Write out the entries verbatim and leave the images out of the copy.

-- Begin Input for this task --

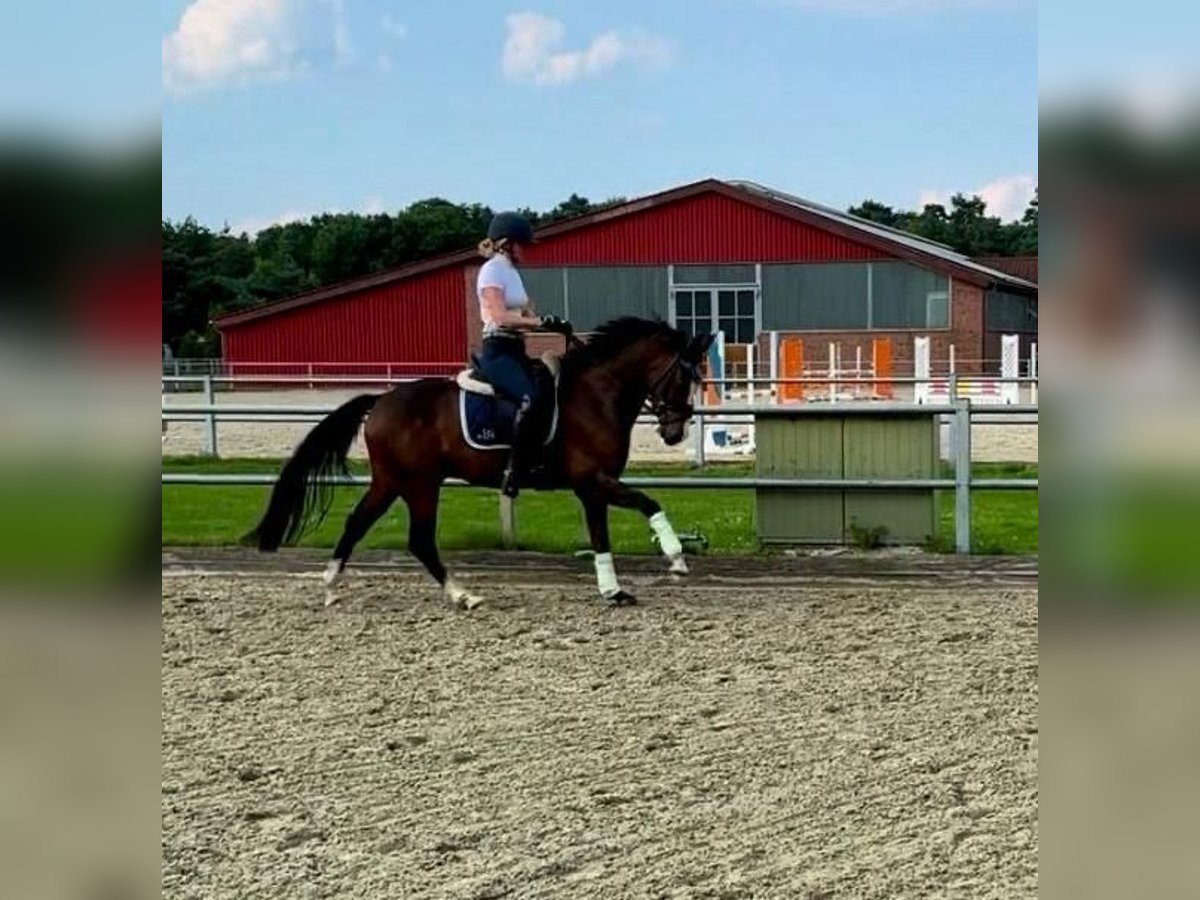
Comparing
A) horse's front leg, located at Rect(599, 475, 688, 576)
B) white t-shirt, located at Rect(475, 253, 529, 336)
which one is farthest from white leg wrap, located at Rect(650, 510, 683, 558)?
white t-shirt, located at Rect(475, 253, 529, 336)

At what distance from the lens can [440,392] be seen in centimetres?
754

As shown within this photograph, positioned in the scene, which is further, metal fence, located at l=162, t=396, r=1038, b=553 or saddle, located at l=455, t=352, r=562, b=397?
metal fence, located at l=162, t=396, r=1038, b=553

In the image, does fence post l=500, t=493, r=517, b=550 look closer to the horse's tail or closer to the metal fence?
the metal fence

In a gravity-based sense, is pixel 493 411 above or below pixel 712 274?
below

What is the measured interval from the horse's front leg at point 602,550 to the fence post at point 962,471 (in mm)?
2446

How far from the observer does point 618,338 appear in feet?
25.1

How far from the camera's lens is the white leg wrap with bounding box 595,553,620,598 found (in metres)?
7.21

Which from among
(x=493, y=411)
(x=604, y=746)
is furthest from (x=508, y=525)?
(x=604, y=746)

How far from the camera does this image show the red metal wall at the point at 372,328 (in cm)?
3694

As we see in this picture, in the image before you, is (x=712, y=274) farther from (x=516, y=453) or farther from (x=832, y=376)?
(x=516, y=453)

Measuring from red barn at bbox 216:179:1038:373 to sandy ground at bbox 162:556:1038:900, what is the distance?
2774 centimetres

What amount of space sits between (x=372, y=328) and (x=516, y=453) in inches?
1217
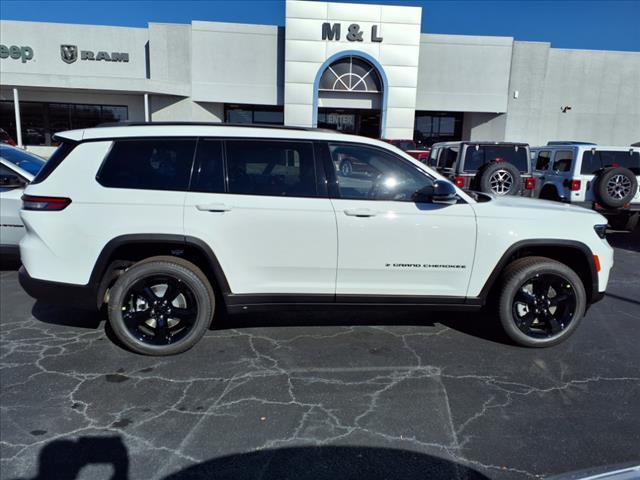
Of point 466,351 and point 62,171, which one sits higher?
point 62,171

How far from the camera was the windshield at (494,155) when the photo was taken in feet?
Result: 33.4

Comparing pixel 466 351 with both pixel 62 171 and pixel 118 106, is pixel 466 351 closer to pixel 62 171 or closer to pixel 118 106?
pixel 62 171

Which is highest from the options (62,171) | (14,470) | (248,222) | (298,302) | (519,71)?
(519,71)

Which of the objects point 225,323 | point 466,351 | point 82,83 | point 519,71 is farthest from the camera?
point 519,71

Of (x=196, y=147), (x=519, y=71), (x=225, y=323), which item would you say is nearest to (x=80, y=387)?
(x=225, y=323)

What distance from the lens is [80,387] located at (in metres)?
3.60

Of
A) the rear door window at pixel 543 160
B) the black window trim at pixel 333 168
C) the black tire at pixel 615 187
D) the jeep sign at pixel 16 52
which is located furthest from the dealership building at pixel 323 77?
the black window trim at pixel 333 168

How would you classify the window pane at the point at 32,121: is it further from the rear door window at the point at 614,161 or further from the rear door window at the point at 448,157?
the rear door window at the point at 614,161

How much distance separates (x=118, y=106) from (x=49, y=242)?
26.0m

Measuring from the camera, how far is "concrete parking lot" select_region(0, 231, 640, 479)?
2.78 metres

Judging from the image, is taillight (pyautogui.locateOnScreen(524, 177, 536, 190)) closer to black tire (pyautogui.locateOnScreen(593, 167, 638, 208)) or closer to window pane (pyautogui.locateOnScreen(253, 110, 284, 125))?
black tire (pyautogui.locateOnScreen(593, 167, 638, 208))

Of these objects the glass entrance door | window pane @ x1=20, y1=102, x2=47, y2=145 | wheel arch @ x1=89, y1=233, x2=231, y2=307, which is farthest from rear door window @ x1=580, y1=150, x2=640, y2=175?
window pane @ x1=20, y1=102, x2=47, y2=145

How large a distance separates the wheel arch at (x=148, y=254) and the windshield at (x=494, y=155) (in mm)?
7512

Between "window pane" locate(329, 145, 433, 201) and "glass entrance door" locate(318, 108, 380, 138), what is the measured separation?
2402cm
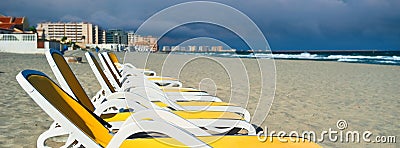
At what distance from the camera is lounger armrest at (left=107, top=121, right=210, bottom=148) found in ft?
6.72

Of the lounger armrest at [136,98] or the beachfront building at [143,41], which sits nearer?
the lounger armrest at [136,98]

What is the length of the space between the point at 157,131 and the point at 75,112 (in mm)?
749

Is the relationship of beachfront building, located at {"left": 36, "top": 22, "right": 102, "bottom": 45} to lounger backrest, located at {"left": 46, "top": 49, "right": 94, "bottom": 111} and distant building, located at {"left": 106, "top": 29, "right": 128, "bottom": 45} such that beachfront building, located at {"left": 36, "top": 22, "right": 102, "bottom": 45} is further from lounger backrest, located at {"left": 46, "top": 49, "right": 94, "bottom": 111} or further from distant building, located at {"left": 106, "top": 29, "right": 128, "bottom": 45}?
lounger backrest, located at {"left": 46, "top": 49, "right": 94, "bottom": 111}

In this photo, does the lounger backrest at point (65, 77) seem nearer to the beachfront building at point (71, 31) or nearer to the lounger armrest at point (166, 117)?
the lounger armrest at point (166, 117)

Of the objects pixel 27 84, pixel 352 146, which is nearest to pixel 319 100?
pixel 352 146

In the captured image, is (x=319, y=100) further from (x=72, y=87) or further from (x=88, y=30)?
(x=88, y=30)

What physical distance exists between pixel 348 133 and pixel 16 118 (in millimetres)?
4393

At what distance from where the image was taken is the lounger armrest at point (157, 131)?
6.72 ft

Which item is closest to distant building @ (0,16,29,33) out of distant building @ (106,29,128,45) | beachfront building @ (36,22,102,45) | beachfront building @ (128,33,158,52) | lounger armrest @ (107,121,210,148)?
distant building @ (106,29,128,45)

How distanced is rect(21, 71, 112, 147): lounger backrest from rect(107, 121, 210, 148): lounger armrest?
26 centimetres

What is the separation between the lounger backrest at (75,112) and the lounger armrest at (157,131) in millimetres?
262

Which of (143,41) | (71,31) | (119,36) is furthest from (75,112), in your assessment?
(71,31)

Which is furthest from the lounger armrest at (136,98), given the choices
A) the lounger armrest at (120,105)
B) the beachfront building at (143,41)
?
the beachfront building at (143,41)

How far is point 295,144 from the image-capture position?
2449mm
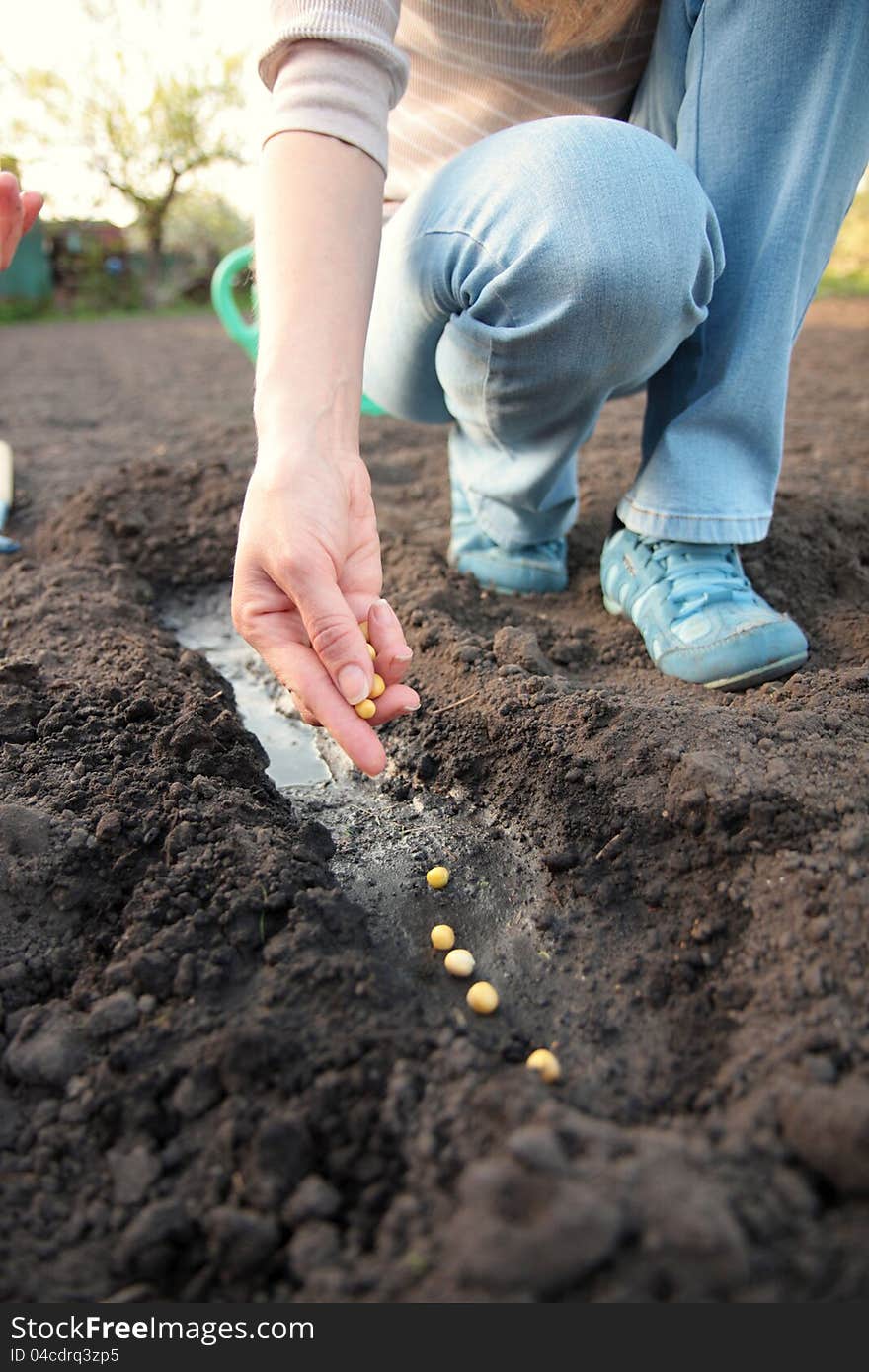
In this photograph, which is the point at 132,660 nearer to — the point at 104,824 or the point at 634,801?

-- End Input for this task --

● **Task result**
Comparing
A) horse's front leg, located at Rect(599, 475, 688, 576)
B) white t-shirt, located at Rect(475, 253, 529, 336)
which one is farthest from white leg wrap, located at Rect(650, 510, 683, 558)?
white t-shirt, located at Rect(475, 253, 529, 336)

At what distance from the lens can [440,392] be seen in centimetres?
754

As shown within this photograph, positioned in the scene, which is further, metal fence, located at l=162, t=396, r=1038, b=553 or saddle, located at l=455, t=352, r=562, b=397?
metal fence, located at l=162, t=396, r=1038, b=553

In the image, does fence post l=500, t=493, r=517, b=550 look closer to the horse's tail or closer to the metal fence?
the metal fence

In a gravity-based sense, is pixel 493 411 above or below pixel 712 274?
below

What is the measured interval from the horse's front leg at point 602,550 to the fence post at point 962,471 (in mm)?
2446

How far from the observer does point 618,338 appear in feet?
25.1

How far from the camera's lens is the white leg wrap with bounding box 595,553,620,598 found (in metres)?
7.21

Which from among
(x=493, y=411)
(x=604, y=746)
is furthest from (x=508, y=525)?
(x=604, y=746)

How far from the camera does this image show the red metal wall at the point at 372,328 (in cm)?
3694

As we see in this picture, in the image before you, is (x=712, y=274) farther from (x=516, y=453) or farther from (x=832, y=376)?
(x=516, y=453)

Measuring from red barn at bbox 216:179:1038:373 to sandy ground at bbox 162:556:1038:900, what is the distance?
2774 centimetres

What amount of space sits between (x=372, y=328) and (x=516, y=453) in inches?
1217
Of point 466,351 and point 62,171, which one sits higher?
point 62,171

How far from the camera was the windshield at (494,155) when the photo was taken in feet?
Result: 33.4

Comparing pixel 466 351 with both pixel 62 171 and pixel 118 106, is pixel 466 351 closer to pixel 62 171 or closer to pixel 118 106?
pixel 62 171

Which is highest from the options (62,171) | (14,470) | (248,222) | (298,302) | (519,71)?
(519,71)

Which of the objects point 225,323 | point 466,351 | point 82,83 | point 519,71 is farthest from the camera?
point 519,71

Of (x=196, y=147), (x=519, y=71), (x=225, y=323), which item would you say is nearest to (x=80, y=387)?
(x=225, y=323)

What distance from the lens is [80,387] located at (in metres)?
3.60

Of
A) the rear door window at pixel 543 160
B) the black window trim at pixel 333 168
C) the black tire at pixel 615 187
D) the jeep sign at pixel 16 52
which is located furthest from the dealership building at pixel 323 77?
the black window trim at pixel 333 168

How would you classify the window pane at the point at 32,121: is it further from the rear door window at the point at 614,161 or further from the rear door window at the point at 448,157?
the rear door window at the point at 614,161

How much distance separates (x=118, y=106) from (x=49, y=242)?
26.0m

Measuring from the camera, how far is "concrete parking lot" select_region(0, 231, 640, 479)?
2.78 metres

Judging from the image, is taillight (pyautogui.locateOnScreen(524, 177, 536, 190)) closer to black tire (pyautogui.locateOnScreen(593, 167, 638, 208)) or closer to window pane (pyautogui.locateOnScreen(253, 110, 284, 125))?
black tire (pyautogui.locateOnScreen(593, 167, 638, 208))

Of these objects the glass entrance door | window pane @ x1=20, y1=102, x2=47, y2=145 | wheel arch @ x1=89, y1=233, x2=231, y2=307, which is farthest from rear door window @ x1=580, y1=150, x2=640, y2=175?
window pane @ x1=20, y1=102, x2=47, y2=145

How large a distance separates the wheel arch at (x=148, y=254) and the windshield at (x=494, y=155) (in mm)?
7512

Between "window pane" locate(329, 145, 433, 201) and "glass entrance door" locate(318, 108, 380, 138), what is the measured separation?
2402cm
At what distance from the camera is lounger armrest at (left=107, top=121, right=210, bottom=148) found in ft?
6.72

Of the lounger armrest at [136,98] or the beachfront building at [143,41], which sits nearer?
the lounger armrest at [136,98]

What is the length of the space between the point at 157,131 and the point at 75,112 (in mm)?
749

Is the relationship of beachfront building, located at {"left": 36, "top": 22, "right": 102, "bottom": 45} to lounger backrest, located at {"left": 46, "top": 49, "right": 94, "bottom": 111} and distant building, located at {"left": 106, "top": 29, "right": 128, "bottom": 45} such that beachfront building, located at {"left": 36, "top": 22, "right": 102, "bottom": 45} is further from lounger backrest, located at {"left": 46, "top": 49, "right": 94, "bottom": 111} or further from distant building, located at {"left": 106, "top": 29, "right": 128, "bottom": 45}?
lounger backrest, located at {"left": 46, "top": 49, "right": 94, "bottom": 111}

In this photo, does the lounger backrest at point (65, 77) seem nearer to the beachfront building at point (71, 31) or nearer to the lounger armrest at point (166, 117)?
the lounger armrest at point (166, 117)

Of the objects pixel 27 84, pixel 352 146, which is nearest to pixel 319 100?
pixel 352 146

In the captured image, is (x=319, y=100) further from (x=72, y=87) or further from (x=88, y=30)?
(x=88, y=30)

What physical distance exists between pixel 348 133 and pixel 16 118 (in millimetres)?
4393

At what distance from where the image was taken is the lounger armrest at point (157, 131)?
6.72 ft

Which item is closest to distant building @ (0,16,29,33) out of distant building @ (106,29,128,45) | beachfront building @ (36,22,102,45) | beachfront building @ (128,33,158,52) | lounger armrest @ (107,121,210,148)?
distant building @ (106,29,128,45)

How distanced is rect(21, 71, 112, 147): lounger backrest from rect(107, 121, 210, 148): lounger armrest?
26 centimetres

What is the separation between the lounger backrest at (75,112) and the lounger armrest at (157,131) in millimetres?
262

Which of (143,41) | (71,31) | (119,36) is furthest from (75,112), in your assessment?
(71,31)

Which is furthest from the lounger armrest at (136,98), given the choices
A) the lounger armrest at (120,105)
B) the beachfront building at (143,41)
?
the beachfront building at (143,41)

How far is point 295,144 from the image-capture position?
2449mm
In this photograph, which is the point at 132,660 nearer to — the point at 104,824 or the point at 634,801?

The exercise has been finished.